糖尿病性網膜症は、過剰なグルコースが目の後ろにある網膜の血管に構造的変化を引き起こすときに生じる。これは高齢の1型糖尿病および2型糖尿病患者の視力喪失の最も一般的な原因であり、成人労働人口における視力障害と失明の主要原因である。(1)この初期段階の状態では、網膜血流の低下と網膜内層ニューロンの機能不全に関連した網膜動脈の狭窄がある。これ以降の段階では、網膜外層の機能変化が、初期のわずかな視力低下を引き起こす。状態が進行すると、網膜血管の基底膜肥厚、毛細血管の変性(これは血流減少につながる)、微細なバルーン様構造(動脈瘤)が毛細血管壁から突出し、機能不全および網膜のニューロングリア細胞の変性を進行させる。(2,3)この段階では、完全な失明に発展する可能性のある、かなりの視力障害がある。 

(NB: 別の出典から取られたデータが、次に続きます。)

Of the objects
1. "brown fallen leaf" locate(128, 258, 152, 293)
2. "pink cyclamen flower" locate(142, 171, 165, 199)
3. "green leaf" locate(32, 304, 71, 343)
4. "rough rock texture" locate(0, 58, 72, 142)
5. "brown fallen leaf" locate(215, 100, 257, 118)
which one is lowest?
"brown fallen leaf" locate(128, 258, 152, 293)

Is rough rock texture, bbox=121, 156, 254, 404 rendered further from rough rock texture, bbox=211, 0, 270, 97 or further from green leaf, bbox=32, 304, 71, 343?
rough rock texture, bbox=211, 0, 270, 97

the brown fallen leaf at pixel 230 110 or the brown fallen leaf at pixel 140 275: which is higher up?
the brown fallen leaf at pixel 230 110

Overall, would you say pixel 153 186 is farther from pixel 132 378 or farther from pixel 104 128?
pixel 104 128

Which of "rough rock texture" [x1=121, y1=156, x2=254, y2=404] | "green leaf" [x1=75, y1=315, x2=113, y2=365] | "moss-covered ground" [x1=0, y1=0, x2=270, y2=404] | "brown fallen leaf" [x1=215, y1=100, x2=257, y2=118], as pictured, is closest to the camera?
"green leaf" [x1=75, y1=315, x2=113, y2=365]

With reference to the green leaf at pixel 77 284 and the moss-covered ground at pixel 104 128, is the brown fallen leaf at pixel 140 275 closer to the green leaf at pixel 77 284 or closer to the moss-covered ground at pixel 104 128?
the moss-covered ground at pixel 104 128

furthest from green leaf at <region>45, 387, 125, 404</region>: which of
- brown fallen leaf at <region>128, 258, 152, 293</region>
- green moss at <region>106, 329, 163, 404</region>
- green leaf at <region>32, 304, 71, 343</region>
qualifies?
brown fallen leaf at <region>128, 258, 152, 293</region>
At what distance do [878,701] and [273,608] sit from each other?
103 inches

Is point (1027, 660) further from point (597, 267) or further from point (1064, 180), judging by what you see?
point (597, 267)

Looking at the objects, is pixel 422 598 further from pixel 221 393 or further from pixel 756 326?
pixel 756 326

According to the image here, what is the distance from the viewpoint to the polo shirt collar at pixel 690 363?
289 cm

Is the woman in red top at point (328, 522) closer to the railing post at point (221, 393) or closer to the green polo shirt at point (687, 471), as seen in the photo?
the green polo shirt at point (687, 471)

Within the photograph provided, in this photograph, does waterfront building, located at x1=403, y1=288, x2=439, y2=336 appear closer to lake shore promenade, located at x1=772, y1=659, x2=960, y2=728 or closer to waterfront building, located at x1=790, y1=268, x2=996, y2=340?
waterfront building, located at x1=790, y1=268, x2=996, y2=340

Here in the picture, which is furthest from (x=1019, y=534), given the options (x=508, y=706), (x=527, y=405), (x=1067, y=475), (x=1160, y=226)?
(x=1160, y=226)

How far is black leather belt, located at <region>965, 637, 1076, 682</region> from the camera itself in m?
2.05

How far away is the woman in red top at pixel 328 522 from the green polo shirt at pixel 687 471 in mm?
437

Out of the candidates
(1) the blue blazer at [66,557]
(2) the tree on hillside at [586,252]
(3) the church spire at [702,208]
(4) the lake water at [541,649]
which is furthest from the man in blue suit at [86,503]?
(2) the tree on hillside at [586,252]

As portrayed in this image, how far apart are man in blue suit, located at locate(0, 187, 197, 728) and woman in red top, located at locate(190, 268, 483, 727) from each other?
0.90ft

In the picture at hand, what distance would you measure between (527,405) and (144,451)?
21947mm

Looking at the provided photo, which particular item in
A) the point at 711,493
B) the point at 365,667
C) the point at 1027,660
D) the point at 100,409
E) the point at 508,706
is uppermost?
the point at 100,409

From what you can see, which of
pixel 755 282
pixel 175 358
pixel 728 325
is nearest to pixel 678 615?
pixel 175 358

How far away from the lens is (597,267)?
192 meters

「米国医師会雑誌」(JAMA)の新しい記事(4)では、海洋性オメガ3脂肪酸の定期的な摂取が、高齢2型糖尿病患者の糖尿病性網膜症の発症を遅らせるのに役立つことを示す初めてのいくつかの証拠を提供している。論文では、スペインで行われたPREDIMED無作為化比較試験(5)のデータのサブセットの観察研究を行い、参加者はさまざまな形態の地中海食に従った後、一連の臨床エンドポイントを評価した。検証された詳細な食事質問票を使用することにより、海洋性オメガ3の摂取量の現実的な評価が可能になった。サブセットコホートは3482名の高齢の2型糖尿病患者から構成され、平均年齢は67.5歳であった。平均6年間の追跡調査期間中、海洋性オメガ3を一日あたり500mg以上摂取したグループでは糖尿病性網膜症を発症した割合が0.17%、一方で500mg未満の摂取グループでは0.49%の発症率となった。欧州委員会は、一日あたり250mg以上のオメガ3脂肪酸ドコサヘキサエン酸(DHA)の摂取ができる食品について、一般的に健康な人々に対する「正常な視力を維持する」ことに役立つという健康表記を許可した。(6)

リファレンス

  1. National Eye Institute; “Facts About Diabetic Eye Disease”;  https://nei.nih.gov/health/diabetic/retinopathy .

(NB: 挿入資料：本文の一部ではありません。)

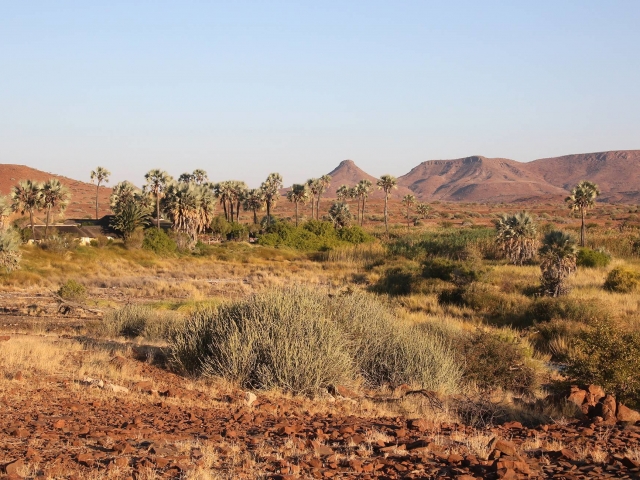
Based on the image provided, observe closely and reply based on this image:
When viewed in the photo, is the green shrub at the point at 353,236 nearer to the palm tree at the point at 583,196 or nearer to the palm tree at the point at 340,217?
the palm tree at the point at 340,217

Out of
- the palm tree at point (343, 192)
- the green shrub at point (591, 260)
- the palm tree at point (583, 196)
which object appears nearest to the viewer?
the green shrub at point (591, 260)

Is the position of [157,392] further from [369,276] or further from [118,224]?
[118,224]

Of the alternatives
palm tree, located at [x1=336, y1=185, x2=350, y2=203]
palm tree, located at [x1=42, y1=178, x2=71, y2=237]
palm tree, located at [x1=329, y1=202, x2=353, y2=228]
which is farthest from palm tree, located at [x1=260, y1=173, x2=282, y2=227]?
palm tree, located at [x1=42, y1=178, x2=71, y2=237]

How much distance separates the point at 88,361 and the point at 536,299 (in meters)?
20.6

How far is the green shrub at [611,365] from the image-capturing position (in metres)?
11.1

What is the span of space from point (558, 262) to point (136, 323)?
64.6ft

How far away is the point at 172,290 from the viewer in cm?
3397

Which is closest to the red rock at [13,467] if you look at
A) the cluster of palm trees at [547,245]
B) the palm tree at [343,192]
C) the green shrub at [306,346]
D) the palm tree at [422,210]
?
the green shrub at [306,346]

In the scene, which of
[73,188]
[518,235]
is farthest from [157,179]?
[73,188]

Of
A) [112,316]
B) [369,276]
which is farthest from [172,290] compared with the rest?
[112,316]

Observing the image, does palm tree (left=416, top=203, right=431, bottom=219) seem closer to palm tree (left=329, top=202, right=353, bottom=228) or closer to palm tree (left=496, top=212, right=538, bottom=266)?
palm tree (left=329, top=202, right=353, bottom=228)

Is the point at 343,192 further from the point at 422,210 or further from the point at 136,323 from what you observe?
the point at 136,323

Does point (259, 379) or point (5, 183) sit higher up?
point (5, 183)

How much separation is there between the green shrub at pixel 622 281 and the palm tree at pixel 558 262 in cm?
237
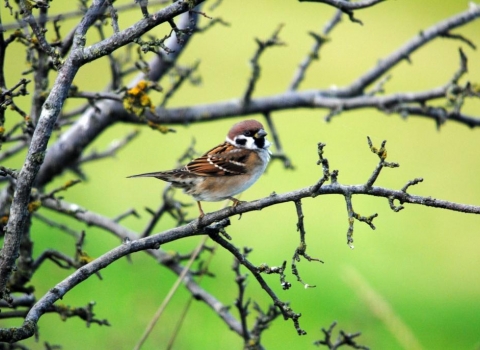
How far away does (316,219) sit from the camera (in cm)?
1075

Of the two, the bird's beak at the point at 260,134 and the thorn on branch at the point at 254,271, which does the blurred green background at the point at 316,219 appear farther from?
the thorn on branch at the point at 254,271

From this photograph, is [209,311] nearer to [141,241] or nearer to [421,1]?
[141,241]

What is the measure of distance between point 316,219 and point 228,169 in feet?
20.3


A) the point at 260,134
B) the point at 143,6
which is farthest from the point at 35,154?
the point at 260,134

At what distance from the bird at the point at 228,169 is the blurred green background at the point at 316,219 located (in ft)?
3.56

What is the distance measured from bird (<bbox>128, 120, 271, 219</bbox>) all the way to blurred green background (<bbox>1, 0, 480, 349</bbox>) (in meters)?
1.09

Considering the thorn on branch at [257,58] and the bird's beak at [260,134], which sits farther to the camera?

  2. Xu H, Curtis T & Stit A; "Pathophysiology and Pathogenesis of Diabetic Retinopathy": Diapedia 13 August 2013. 7104343513 (14). doi:10.14496/dia.7104343513.14..

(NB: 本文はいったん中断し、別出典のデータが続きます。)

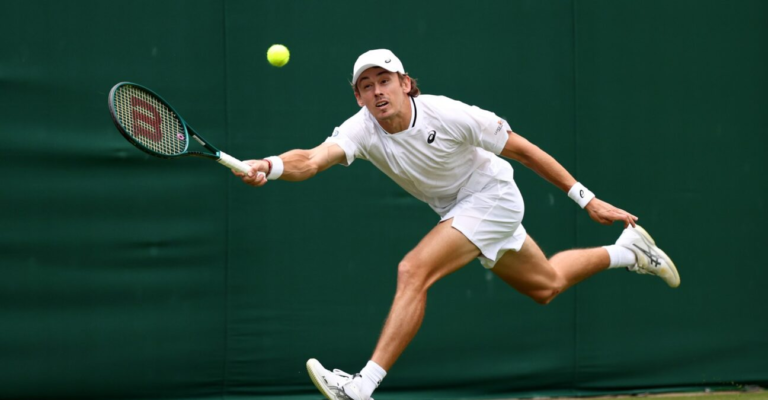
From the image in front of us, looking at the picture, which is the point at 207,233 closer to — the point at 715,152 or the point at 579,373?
the point at 579,373

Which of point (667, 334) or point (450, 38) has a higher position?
point (450, 38)

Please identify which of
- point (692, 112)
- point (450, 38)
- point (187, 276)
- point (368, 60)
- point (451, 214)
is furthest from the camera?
point (692, 112)

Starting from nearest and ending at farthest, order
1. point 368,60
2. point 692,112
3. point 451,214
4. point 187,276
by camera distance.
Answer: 1. point 368,60
2. point 451,214
3. point 187,276
4. point 692,112

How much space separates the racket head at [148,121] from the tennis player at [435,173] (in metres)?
0.38

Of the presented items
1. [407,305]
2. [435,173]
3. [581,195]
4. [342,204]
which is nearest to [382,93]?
[435,173]

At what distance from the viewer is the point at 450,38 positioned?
18.0ft

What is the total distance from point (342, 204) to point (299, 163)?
149 cm

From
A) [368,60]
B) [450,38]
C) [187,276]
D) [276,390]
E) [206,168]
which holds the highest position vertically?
[450,38]

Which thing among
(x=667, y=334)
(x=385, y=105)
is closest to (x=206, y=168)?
(x=385, y=105)

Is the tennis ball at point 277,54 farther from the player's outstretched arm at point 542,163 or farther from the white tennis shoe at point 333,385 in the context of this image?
the white tennis shoe at point 333,385

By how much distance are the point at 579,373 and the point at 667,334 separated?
0.60 m

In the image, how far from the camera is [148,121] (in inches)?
147

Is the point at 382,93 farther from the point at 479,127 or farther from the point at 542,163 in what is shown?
the point at 542,163

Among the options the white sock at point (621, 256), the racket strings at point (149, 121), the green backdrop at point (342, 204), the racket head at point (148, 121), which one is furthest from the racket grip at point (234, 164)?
the white sock at point (621, 256)
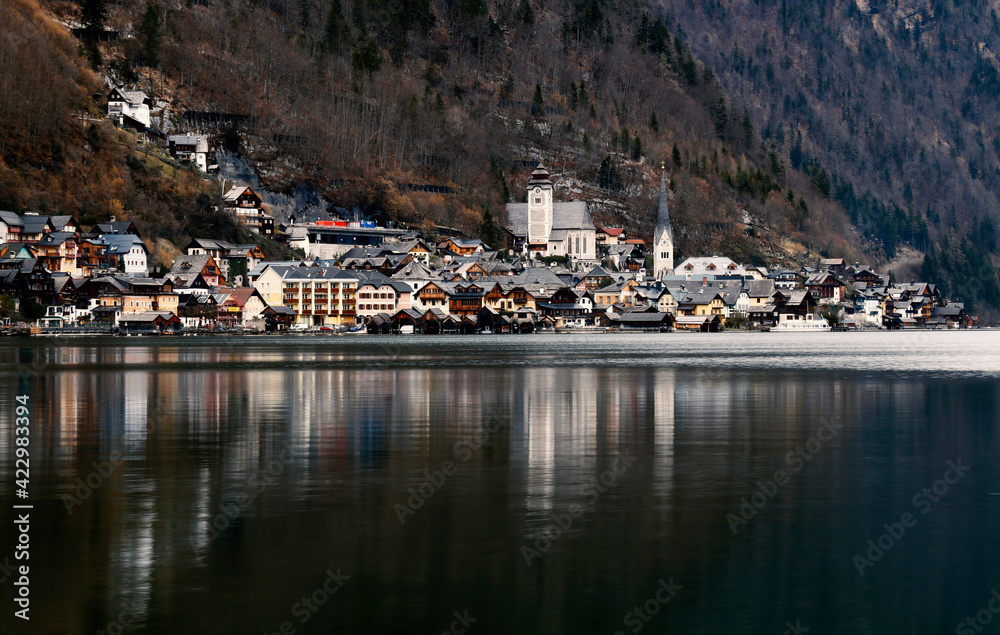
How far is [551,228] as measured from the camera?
160m

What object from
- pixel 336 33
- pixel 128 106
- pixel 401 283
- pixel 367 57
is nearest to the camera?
pixel 401 283

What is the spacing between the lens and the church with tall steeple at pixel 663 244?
16164 centimetres

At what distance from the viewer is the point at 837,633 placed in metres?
10.3

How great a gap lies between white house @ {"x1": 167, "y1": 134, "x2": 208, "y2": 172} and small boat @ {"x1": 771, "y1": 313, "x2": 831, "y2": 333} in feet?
249

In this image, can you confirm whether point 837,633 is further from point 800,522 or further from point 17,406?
point 17,406

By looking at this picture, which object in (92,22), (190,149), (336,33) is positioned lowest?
(190,149)

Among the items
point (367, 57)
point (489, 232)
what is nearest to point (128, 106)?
point (367, 57)

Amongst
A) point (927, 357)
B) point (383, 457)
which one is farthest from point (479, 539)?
point (927, 357)

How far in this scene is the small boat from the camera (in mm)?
139375

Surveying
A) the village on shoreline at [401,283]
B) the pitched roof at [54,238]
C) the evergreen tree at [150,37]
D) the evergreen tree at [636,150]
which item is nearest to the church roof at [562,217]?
the village on shoreline at [401,283]

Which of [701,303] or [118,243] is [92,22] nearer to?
[118,243]

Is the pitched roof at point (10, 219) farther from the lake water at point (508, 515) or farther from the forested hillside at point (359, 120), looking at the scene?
the lake water at point (508, 515)

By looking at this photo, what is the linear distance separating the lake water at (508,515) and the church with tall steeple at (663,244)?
428ft

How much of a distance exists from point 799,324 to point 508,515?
132621 millimetres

  3. Pardianto G; et al. (2005). "Understanding diabetic retinopathy". Mimbar Ilmiah Oftalmologi Indonesia. 2: 65–6
  4. Chew EY, “Dietary Intake of Omega-3 Fatty Acids from fish and risk of diabetic retinopathy”; JAMA June 6, 2017; 317 (21):2226-7.
  5. Sala-Vila A,  Díaz-López A,  Valls-Pedret C  et al.; “Dietary Marine ω-3 Fatty Acids and Incident Sight-Threatening Retinopathy in Middle-Aged and Older Individuals With Type 2 Diabetes Prospective Investigation From the PREDIMED Trial”:  JAMA Ophthalmol 2016; 134(10); 1142-1149.
  6. Official Journal of the European Union 25.2.12, Commission regulation (EU) 432/2012 of 16th May 2012.